▸ **Your tasks**
1. Decide whether each statement agrees with the news excerpt about the oil-for-food investigation, and back each yes or no with the deciding words quoted from it. (a) The tender closed on April 20. (b) Some $7 million has been allocated to hire forensic auditors. (c) The list published by an Iraqi newspaper named about 270 individuals, companies and organizations.
2. From the news excerpt about the oil-for-food investigation, list every person who is named with both a given name and a surname.
3. Transcribe the part of the news excerpt about the oil-for-food investigation starting with "At the heart" and going on through "vouchers as bribes.".

# Excerpted passage start

But James B. Warlick, the official in Bremer's Coalition Provisional Authority responsible for the oil-for-food program, says that no decision has been made on who will be hired to conduct the probe, which will be overseen by the Iraqi Board of Supreme Audit, a professional oversight agency modeled on the General Accounting Office in the United States.
Warlick, who still has responsibility for the 3,500 contracts -- worth a total of $7 billion -- that survived the program's closure last November, says the investigation must be like Caesar's wife -- above even the hint of suspicion. "To make sure that the process is impartial, and seen to be impartial, we need to make sure there is no perception -- whether right or wrong -- of people acting from political motives. That's why it is best that the investigation be taken out of the hands of politicians," he said.
He said Bremer had ordered the audit board to identify and preserve documents and personnel relevant to the program, which allowed Iraq to sell its embargoed oil and spend the proceeds on humanitarian supplies. Some $5 million has been allocated to hire professional forensic auditors after an open bidding process.
Hankes-Drielsma responded by accusing Bremer of "high-handedness" and said his insistence on putting the job of conducting the inquiry out to tender had cost vital weeks in a race against the clock to reconstruct the complex web of financial transactions and corporate entities through which billions and billions of dollars were siphoned off by Saddam and his cronies.
Chalabi aide Entifadah Qanbar, visiting Washington, told UPI that there would have to be an accounting for the delay. "The Iraqi people are going to want to know why we didn't move more quickly."
Warlick said the authority had gone to great lengths to conduct an open and transparent tender process "so that no one can say later that anyone was excluded (from consideration)." He said the tender closed April 20 and a technical review by supreme audit board officials of the proposals submitted was under way.
"A decision expected within a few days," he told UPI this week.
"I don't know which firms have tendered, and it may well be that KPMG will be chosen," he said. He brushed aside the fact that the governing council had issued its own tender and already decided on KPMG.
"There is one route to appointing the investigators," he said. "There is one set of funds. There will be one investigation."
He added that it was "unclear" what role, if any, Hankes-Drielsma might play in that inquiry. For his part, Hankes-Drielsma said that the Iraqi Board of Supreme Audit was a "very new idea" and that "no one knows much about it." He also said that $5 million would pay only for a "half-baked" investigation, arguing that the cost of a thorough probe would two to four times that.
At the heart of the questions about who conducts the inquiry and who oversees it is the issue of access to the documentation underlying a list, published by an Iraqi newspaper, of the names of about 270 individuals, companies and organizations said to have received oil vouchers.
The vouchers, which guaranteed the right to buy Iraqi oil at a certain low price, were used when sales under the oil-for-food program were made to middlemen or traders. They could be cashed in or traded and were worth between 5 and 50 or more cents on the barrel. Some of those on the list -- like the U.N. official who ran the program, Bevon Savan -- have no legitimate connection to the oil business and the paper accused them of accepting the vouchers as bribes.

# Excerpted passage end
# Given information start

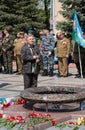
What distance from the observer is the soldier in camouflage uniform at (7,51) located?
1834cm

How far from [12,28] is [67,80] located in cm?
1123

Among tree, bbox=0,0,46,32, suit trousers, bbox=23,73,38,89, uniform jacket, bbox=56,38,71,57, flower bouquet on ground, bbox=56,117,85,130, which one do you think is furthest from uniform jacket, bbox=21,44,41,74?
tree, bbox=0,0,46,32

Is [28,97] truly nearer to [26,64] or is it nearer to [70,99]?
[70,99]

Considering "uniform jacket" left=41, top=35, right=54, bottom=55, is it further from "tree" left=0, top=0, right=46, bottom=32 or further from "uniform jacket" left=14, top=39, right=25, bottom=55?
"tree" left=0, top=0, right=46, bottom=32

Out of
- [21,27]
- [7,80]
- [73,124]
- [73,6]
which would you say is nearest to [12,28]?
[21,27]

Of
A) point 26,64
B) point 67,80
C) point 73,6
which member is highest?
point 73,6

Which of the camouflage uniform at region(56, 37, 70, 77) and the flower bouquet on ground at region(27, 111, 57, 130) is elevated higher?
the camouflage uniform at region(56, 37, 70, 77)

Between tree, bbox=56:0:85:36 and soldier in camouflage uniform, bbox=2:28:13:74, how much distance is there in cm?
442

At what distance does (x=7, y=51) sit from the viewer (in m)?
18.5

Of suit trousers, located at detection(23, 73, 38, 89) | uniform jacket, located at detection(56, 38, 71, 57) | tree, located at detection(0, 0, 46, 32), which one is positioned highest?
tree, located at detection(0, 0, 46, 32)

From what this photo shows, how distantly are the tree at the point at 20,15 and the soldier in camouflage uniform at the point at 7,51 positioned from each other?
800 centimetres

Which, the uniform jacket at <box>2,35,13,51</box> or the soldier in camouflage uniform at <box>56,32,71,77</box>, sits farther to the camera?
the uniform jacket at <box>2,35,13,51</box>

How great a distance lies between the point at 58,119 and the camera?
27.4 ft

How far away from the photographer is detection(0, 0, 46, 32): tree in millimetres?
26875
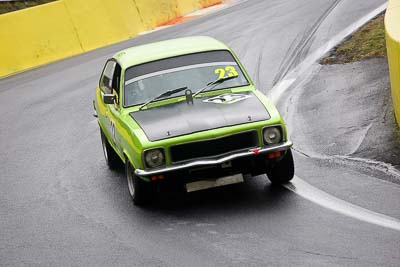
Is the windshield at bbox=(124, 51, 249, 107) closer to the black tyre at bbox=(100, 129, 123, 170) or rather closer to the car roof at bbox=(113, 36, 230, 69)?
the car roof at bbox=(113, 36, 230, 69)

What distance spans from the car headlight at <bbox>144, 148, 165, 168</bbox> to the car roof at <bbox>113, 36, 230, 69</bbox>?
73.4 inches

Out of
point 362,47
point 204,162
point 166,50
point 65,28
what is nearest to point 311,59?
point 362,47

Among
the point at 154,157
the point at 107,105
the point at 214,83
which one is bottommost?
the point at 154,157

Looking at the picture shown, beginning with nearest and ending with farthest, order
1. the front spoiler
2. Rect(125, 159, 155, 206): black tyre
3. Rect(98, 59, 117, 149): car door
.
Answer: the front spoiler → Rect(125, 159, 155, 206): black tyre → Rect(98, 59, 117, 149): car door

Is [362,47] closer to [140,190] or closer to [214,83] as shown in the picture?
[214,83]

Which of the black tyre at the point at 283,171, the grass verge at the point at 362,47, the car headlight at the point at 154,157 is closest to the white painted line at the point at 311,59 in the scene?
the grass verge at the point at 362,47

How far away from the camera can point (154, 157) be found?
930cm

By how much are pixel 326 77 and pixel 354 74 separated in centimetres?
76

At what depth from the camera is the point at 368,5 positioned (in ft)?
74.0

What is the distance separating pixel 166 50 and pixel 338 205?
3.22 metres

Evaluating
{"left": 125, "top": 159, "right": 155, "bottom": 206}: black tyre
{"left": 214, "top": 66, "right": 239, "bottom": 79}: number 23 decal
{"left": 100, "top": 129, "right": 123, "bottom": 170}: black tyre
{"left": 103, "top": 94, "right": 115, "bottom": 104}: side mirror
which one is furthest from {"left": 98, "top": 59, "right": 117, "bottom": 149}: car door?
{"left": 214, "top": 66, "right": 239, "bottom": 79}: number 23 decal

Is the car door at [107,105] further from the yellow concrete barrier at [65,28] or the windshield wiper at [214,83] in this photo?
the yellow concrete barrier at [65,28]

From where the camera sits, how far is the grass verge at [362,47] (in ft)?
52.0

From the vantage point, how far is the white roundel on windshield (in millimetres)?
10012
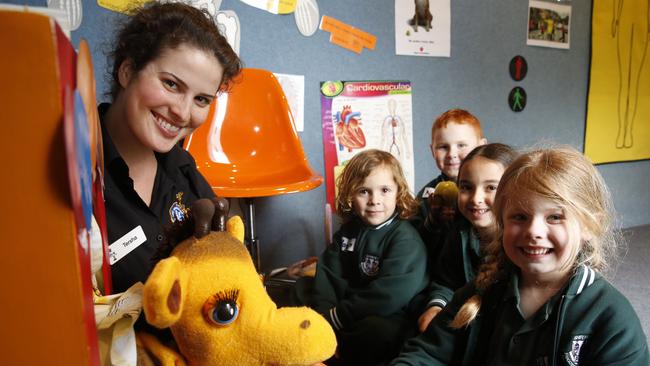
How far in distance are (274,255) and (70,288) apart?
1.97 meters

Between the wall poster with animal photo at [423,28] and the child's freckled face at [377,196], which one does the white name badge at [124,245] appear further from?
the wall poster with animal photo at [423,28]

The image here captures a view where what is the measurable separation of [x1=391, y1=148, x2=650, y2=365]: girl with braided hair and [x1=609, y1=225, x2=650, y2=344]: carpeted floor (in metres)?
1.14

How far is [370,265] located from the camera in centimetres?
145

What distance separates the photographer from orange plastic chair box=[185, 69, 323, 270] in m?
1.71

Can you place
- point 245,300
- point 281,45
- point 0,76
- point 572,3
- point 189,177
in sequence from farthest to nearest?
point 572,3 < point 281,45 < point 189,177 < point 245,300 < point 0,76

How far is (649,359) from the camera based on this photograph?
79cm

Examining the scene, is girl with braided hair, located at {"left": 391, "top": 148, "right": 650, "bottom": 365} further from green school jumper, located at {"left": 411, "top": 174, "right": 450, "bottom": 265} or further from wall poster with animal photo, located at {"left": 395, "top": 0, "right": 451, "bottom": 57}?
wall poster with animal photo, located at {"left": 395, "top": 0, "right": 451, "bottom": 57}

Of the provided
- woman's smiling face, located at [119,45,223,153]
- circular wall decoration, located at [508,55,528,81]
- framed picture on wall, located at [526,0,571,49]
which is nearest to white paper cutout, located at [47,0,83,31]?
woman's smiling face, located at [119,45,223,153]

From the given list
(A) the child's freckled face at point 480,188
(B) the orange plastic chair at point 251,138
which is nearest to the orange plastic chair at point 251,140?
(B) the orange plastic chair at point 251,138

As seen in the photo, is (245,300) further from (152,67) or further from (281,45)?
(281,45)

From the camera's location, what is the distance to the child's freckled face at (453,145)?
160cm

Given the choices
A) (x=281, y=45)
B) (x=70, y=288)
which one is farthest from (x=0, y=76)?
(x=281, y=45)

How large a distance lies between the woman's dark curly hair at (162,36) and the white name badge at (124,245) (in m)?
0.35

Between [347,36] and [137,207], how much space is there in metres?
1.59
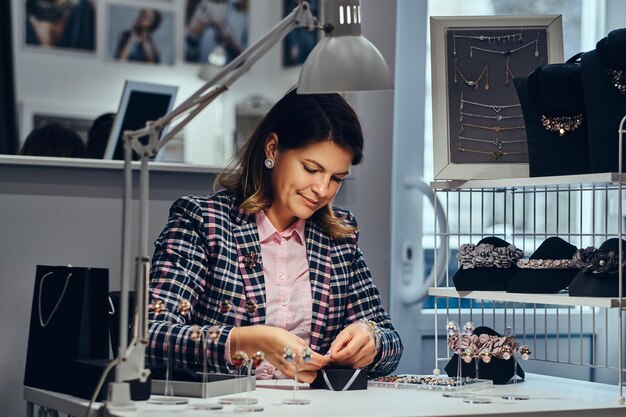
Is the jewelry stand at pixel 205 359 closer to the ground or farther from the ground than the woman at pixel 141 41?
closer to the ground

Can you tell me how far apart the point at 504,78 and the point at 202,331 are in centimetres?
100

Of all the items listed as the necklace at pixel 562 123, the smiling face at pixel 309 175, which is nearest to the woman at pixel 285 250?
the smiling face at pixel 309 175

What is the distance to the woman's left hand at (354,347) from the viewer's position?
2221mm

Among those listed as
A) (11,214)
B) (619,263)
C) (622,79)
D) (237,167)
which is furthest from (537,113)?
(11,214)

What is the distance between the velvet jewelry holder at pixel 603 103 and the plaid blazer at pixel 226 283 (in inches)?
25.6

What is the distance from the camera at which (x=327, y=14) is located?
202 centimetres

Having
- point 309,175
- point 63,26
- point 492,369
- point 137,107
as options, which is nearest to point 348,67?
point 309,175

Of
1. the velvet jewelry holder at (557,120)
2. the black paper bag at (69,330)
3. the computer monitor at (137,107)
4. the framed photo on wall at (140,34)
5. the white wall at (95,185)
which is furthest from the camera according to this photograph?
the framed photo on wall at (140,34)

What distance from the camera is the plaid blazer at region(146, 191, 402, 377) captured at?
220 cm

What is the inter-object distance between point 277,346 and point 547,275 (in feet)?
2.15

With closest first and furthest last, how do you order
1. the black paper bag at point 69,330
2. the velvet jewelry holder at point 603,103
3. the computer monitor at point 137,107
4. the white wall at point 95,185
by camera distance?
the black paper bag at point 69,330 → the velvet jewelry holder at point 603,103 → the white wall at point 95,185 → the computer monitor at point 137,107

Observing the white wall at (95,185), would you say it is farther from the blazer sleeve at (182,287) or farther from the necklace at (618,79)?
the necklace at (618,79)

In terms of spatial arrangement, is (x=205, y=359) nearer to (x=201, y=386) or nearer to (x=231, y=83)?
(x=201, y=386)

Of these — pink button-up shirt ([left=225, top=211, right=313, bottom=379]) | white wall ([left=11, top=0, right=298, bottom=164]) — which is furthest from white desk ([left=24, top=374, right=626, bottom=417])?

# Given information end

▸ **Answers below**
1.
(a) Yes: "He said the tender closed April 20"
(b) No: "Some $5 million has been allocated to hire professional forensic auditors after an open bidding process."
(c) Yes: "of the names of about 270 individuals, companies and organizations said to have received oil vouchers"

2.
James B. Warlick
Entifadah Qanbar
Bevon Savan

3.
At the heart of the questions about who conducts the inquiry and who oversees it is the issue of access to the documentation underlying a list, published by an Iraqi newspaper, of the names of about 270 individuals, companies and organizations said to have received oil vouchers.
The vouchers, which guaranteed the right to buy Iraqi oil at a certain low price, were used when sales under the oil-for-food program were made to middlemen or traders. They could be cashed in or traded and were worth between 5 and 50 or more cents on the barrel. Some of those on the list -- like the U.N. official who ran the program, Bevon Savan -- have no legitimate connection to the oil business and the paper accused them of accepting the vouchers as bribes.